What is expected> Reproduce the records below verbatim, starting at the line that contains "What is the distance from the picture-taking" and continuing through the final line of the records.
====== Material provided
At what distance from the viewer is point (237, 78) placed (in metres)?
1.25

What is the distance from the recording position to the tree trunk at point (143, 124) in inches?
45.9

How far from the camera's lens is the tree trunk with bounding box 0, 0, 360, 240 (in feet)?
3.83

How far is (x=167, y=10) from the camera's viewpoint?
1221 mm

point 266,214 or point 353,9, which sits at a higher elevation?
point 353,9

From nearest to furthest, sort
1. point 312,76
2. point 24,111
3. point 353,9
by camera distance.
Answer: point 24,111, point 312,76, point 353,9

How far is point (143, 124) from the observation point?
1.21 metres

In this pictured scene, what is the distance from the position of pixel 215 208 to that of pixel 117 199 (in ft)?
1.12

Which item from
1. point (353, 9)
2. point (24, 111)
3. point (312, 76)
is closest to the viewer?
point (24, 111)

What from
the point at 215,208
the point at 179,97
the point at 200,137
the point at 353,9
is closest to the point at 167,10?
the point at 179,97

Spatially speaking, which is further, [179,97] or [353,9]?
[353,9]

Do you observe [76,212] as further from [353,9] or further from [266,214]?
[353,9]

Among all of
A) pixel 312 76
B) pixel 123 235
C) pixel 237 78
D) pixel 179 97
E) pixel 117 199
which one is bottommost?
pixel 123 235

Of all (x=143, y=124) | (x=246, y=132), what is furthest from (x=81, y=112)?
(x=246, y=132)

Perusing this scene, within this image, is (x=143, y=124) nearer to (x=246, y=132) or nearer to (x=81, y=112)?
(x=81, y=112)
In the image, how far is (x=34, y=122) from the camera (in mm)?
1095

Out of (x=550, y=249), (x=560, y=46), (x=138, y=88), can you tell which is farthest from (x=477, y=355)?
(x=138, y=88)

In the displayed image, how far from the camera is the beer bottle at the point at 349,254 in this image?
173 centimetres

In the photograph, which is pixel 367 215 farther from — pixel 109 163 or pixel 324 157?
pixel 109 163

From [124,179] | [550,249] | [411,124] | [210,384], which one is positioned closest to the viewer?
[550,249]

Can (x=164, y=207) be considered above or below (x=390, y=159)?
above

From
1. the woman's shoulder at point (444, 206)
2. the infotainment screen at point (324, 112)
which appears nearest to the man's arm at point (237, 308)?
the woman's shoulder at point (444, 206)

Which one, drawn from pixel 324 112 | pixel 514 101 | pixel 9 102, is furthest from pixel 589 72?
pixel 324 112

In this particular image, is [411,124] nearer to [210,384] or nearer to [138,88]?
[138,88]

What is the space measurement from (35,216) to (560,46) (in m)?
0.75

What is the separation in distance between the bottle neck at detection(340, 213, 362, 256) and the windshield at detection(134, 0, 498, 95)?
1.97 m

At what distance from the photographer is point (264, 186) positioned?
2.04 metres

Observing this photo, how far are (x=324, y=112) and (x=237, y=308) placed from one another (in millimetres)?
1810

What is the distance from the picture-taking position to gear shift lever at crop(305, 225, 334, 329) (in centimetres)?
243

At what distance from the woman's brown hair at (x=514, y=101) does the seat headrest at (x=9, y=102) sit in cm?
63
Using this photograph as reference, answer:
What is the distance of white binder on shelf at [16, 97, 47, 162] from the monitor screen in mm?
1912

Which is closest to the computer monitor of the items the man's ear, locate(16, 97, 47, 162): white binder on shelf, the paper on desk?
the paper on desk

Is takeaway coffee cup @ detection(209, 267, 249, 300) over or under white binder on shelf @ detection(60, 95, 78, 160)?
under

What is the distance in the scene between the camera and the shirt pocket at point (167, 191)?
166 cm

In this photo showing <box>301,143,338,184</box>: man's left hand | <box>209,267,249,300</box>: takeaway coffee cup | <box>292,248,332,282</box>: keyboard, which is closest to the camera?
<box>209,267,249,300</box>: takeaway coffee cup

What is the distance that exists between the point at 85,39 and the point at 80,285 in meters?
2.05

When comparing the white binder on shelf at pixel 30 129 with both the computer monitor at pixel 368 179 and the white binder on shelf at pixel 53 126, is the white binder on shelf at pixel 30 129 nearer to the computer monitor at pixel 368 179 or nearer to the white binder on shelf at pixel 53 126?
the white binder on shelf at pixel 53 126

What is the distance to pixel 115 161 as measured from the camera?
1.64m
============
Task solution>
What is the distance from the picture-taking position to gear shift lever at crop(305, 225, 334, 329) (in centimetres)?
243

At what distance from the woman's brown hair at (x=514, y=101) does the seat headrest at (x=9, y=102) sit in cm?
63
Using this photograph as reference, answer:
What is the distance of white binder on shelf at [16, 97, 47, 162] from the monitor screen in mm?
1912

Which is closest to the computer monitor of the items the man's ear, locate(16, 97, 47, 162): white binder on shelf, the paper on desk?
the paper on desk

Is takeaway coffee cup @ detection(209, 267, 249, 300) over or under white binder on shelf @ detection(60, 95, 78, 160)?
under

What is the distance in the scene between the camera and the shirt pocket at point (167, 191)?
166 cm

In this photo showing <box>301,143,338,184</box>: man's left hand | <box>209,267,249,300</box>: takeaway coffee cup | <box>292,248,332,282</box>: keyboard, which is closest to the camera?
<box>209,267,249,300</box>: takeaway coffee cup

What is the distance that exists between the point at 85,39 and the point at 80,285 in meters?
2.05

When comparing the white binder on shelf at pixel 30 129 with both the computer monitor at pixel 368 179 and the white binder on shelf at pixel 53 126, is the white binder on shelf at pixel 30 129 nearer to the computer monitor at pixel 368 179 or nearer to the white binder on shelf at pixel 53 126?
the white binder on shelf at pixel 53 126

What is the distance to pixel 115 161 as measured from the camera?
1.64m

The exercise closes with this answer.